Ye blind guides, which strain at a gnat, and swallow a camel. Matthew 23:24
Several years ago I discovered the writings of G.D. Watson. First in a tract entitled “Others May, You Cannot”. Later I purchased his book Pure Gold.
G.D. Watson was an old time Methodist “holiness” preacher. So I am sure you will have to spit out a few seeds in his writings. He was converted in the Southern army, near Richmond,Virginia in 1863
Human nature doesn’t change so his chapter on a critical spirit is still relevant today. I have selected some excerpts for your enjoyment {or annoyance}. I have also highlighted some of his more disturbing comments. All I can say is “been there, done that” and trying to do better – Shawn
“A critical spirit “deems itself gifted from God with particular genius to detect and correct evil in others.”
“There is an inveterate {deep-seated} frailty in human nature to assume the throne of God in judging others. Because God gives religious persons the power to discriminate, a great many misinterpret the gift and conclude that they have a special mission to detect defects and to exercise a police authority in correcting others, and hunting down wrong-doers. So much is this true that some eminently religious people think that all the religion on earth would go to wreck if they did not diligently exercise their gift in setting others right
“The critical spirit hunts for defects in non-essentials. Like the Pharisees, it puts annis and cumin above the weightier matters of mercy and life. A critical person is disposed to eye you from head to foot, and scan carefully your clothing, your eating, your facial expression, your voice, and gesture. He is on the hunt for something wrong and is bound to find it and sooner than miss his prey…”
“Such persons will go out of their way to investigate the sins of others, they love to inquire into the shortcomings of their neighbors, they think it a great stroke of piety to unearth evil.”

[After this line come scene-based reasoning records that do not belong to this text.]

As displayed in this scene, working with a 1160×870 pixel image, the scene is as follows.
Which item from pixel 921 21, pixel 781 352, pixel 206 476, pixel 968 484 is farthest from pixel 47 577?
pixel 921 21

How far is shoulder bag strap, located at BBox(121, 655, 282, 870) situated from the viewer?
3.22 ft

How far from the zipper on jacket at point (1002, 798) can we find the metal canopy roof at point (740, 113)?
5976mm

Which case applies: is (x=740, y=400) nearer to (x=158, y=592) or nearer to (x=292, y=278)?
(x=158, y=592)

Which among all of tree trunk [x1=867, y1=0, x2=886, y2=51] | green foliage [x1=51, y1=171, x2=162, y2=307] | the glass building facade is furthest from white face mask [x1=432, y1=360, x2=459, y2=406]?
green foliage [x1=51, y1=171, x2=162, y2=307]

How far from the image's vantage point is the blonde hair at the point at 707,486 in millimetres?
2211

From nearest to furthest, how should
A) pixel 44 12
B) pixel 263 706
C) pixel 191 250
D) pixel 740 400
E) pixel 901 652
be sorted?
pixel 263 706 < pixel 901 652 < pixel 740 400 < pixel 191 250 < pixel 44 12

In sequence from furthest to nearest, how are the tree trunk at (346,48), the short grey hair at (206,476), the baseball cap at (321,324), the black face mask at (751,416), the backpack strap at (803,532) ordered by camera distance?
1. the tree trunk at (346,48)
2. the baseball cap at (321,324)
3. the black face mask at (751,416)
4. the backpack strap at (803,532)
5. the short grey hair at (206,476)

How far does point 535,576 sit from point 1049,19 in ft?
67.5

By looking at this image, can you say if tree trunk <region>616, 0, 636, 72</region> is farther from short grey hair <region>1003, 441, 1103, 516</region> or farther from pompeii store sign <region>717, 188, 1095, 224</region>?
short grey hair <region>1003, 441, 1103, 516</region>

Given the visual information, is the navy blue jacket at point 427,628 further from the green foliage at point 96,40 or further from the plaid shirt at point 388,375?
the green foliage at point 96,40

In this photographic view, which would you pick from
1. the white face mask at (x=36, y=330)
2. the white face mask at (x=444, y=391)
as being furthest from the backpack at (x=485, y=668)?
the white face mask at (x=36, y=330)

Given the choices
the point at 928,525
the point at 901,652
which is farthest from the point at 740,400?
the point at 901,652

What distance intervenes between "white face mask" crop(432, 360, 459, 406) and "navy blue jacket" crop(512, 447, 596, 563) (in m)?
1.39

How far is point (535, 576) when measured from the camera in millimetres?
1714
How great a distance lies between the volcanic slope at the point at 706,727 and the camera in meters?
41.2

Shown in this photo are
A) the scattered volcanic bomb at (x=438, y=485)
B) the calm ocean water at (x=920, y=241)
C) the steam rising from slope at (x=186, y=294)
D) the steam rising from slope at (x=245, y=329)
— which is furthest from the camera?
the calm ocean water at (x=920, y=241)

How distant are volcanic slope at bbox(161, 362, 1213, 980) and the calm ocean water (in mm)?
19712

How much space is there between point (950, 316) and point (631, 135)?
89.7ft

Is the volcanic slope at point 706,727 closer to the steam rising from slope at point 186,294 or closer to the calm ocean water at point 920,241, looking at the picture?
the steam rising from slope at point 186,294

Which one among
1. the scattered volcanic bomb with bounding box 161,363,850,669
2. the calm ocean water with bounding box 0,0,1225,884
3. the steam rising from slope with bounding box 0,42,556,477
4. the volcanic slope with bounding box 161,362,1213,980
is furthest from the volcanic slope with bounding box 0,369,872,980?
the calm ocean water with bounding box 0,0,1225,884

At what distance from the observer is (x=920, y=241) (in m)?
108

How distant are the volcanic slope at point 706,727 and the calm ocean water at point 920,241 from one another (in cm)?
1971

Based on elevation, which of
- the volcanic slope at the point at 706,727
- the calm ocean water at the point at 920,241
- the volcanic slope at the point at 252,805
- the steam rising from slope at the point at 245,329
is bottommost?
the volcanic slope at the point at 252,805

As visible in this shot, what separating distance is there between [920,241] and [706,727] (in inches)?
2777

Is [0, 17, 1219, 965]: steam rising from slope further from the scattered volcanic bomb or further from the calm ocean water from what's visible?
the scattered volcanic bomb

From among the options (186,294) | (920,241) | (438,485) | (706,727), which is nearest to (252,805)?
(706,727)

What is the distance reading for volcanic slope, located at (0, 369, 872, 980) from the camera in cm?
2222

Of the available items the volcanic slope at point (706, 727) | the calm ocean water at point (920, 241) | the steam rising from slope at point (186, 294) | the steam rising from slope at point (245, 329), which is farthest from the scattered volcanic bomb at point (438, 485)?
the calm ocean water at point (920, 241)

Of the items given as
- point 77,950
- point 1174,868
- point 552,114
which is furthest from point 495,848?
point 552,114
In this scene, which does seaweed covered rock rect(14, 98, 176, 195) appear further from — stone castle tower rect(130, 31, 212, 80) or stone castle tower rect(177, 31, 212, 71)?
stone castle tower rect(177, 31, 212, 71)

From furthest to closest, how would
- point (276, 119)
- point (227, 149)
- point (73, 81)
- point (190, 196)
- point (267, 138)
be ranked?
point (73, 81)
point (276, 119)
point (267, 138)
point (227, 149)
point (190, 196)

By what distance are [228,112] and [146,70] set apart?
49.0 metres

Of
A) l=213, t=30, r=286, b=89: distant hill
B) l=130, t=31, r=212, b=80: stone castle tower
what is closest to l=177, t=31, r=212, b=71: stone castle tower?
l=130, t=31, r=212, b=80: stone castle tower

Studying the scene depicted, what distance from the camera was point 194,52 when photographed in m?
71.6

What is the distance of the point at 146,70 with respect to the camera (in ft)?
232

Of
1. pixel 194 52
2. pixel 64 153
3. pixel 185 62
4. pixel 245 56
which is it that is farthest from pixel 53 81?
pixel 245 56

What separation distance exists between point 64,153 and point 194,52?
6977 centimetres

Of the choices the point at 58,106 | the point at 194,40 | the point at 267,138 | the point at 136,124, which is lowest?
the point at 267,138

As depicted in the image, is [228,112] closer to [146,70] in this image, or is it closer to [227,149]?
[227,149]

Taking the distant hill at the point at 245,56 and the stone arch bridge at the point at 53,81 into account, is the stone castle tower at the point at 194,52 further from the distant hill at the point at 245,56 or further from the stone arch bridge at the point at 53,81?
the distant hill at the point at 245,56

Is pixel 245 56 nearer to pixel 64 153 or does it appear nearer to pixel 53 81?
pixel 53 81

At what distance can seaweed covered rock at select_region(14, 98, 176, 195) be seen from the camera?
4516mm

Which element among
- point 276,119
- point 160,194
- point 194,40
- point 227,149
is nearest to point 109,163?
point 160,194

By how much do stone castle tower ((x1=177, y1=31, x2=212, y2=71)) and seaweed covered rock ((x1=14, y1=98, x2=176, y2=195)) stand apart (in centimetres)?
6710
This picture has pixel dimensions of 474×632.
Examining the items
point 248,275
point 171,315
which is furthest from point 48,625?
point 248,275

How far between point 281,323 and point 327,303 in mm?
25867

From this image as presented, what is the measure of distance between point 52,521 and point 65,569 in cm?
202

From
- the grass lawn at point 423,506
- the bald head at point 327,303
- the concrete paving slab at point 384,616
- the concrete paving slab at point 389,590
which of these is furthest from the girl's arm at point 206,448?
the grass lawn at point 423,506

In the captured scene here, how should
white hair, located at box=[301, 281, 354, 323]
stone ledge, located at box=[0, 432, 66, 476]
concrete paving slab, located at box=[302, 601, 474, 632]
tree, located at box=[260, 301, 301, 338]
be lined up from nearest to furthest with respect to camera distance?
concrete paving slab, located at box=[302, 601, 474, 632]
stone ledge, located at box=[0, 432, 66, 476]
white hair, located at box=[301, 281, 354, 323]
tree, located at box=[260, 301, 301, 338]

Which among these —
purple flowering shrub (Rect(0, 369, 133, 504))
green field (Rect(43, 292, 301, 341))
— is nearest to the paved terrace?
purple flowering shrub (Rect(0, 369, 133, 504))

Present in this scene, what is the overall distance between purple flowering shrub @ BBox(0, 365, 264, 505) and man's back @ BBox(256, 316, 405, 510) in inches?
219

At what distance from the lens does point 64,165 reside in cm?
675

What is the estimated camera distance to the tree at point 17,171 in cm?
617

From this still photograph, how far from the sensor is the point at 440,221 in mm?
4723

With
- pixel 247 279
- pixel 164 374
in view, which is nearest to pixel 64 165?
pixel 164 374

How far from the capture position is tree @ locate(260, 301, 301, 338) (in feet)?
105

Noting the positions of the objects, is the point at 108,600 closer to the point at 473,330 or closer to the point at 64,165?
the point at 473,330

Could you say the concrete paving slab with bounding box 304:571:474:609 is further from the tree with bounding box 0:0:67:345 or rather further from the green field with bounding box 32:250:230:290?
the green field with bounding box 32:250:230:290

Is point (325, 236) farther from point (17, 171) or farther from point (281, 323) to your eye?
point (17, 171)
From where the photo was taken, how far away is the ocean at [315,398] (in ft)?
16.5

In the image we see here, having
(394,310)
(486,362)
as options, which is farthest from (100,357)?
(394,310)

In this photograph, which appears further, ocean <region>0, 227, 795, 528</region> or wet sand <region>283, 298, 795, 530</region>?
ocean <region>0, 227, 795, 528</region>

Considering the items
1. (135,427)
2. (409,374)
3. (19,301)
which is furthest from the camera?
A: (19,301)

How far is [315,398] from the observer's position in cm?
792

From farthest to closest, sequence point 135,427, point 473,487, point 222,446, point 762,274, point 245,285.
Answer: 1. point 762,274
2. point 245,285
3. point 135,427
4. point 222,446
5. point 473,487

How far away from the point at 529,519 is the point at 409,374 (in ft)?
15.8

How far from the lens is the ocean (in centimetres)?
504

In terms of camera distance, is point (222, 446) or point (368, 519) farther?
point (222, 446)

“The most awful thing about it is the satanic delusion that such a horrible spirit is a part of holiness. It is a proof of a weak mind or weak spirituality, to get the attention absorbed upon a collateral {secondary} or non-essential, and this is always a significant trait of a critical spirit.”
“The spirit of criticism is invariably a legal spirit. It takes the technical law side of every thing instead of the love side. It magnifies systematic theology above the Bible, it puts doctrinal statement above the very essence of God’s life in the soul. It will spend a great deal more zeal in hunting heresy than it will in secret prayer. It has a strong propensity to pitch into people and things generally. It scans with eagle eye the writings of others, not to get spiritual nourishment, but ferret out any trace of false teaching. It matters not how holy or useful a person may be, if they make any statement by voice or pen which does not fit in with the critic’s cast iron theology, the offender is at once pounced upon, and his supposed inaccuracies are peddled to the world, while the real worth of the life and service are ignored.”
“They are disposed to criticize any one’s experience which either does not fit in with their own, or which seems to fall below it, and especially are they vehement against experiences which go beyond their own.”
“Again, the critical spirit eats out, like a burning acid, the very sweetness of spiritual life…
“There is a mysterious quality of heart-gentleness and mental and soul-sweetness in a truly crucified believer, which cannot be defined.”
“…the critical spirit invariably poisons other persons. It is satanically contagious. Other persons feel our spirit far more swiftly and accurately than they do our words or our deliberate actions.”
“A critical spirit can be felt by others in spite of all effort to conceal it. Our only safety against this malady is to live in the very heart of Jesus.”
“Many such persons, before they die, pass through ordeals of experience which show them the utter foolishness of their self-appointed mission, for a critical spirit is always a proof of a raw {green or immature} experience.”